There's a solid chance that this was all my fault and not Veronica Roth's.  I was coming off a massive three-day migraine bender when I read the bulk of Insurgent, and my system was hyped up on the steriods that my neurologist had prescribed to break the migraine cycle.  Therefore, I found myself in the weird position of experiencing some of hallucinatory effects that Roth's characters suffered right along with them.  This made it very easy to sympathize with them but very difficult to grasp the greater implications of the story.

Overall, though, I think I struggled with Insurgent because the ground kept shifting.  Everyone kept double-crossing everyone else.  Tris lied to pretty much everyone at one point or another--including herself.  Every faction double-crossed every other faction, and every faction fell apart to some extent.  Plans were made and fell apart.  No plan ever went like it was supposed to, and even the back-up plans and double-crossing plans never quite panned out.  And then there were all the simulations and injections and mind-control drugs.  It was overwhelming.  I spent the entire book feeling like I was on a search for solid ground and never found it.  Which is probably exactly how Tris felt--so in that regard, the book was very nicely done; I could absolutely relate to the main character's frustration with her constantly shifting state of reality.

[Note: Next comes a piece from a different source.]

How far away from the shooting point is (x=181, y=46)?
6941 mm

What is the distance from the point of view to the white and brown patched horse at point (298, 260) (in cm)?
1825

But beyond that, I had a hard time relating to Tris.  Her decisions made absolutely no sense to me.  While some of them were explained satisfactorily after the fact, for the most part, she came off as a completely erratic, irresponsible thrill-seeker.  I understood Tobias even less than her--possibly because he never offered a single word of explanation for what he was doing, yet expected Tris (and everyone else) to be on board with it simply because of who he was.  Clearly I would not have belonged in the Dauntless faction.  But apparently not in Erudite either, because I kind of loathed Caleb.

I was also very confused by the timeline of the novel; I generally thought that only a day or two had passed and then Tris would make mention of several weeks going by.

With all of that being said, I did still find it to be an extremely intriguing story.... but I did have the feeling that Insurgent was somewhat a necessary middle step between Divergent (which was an excellent novel) and Allegient (which I'm hoping will be excellent in its own right).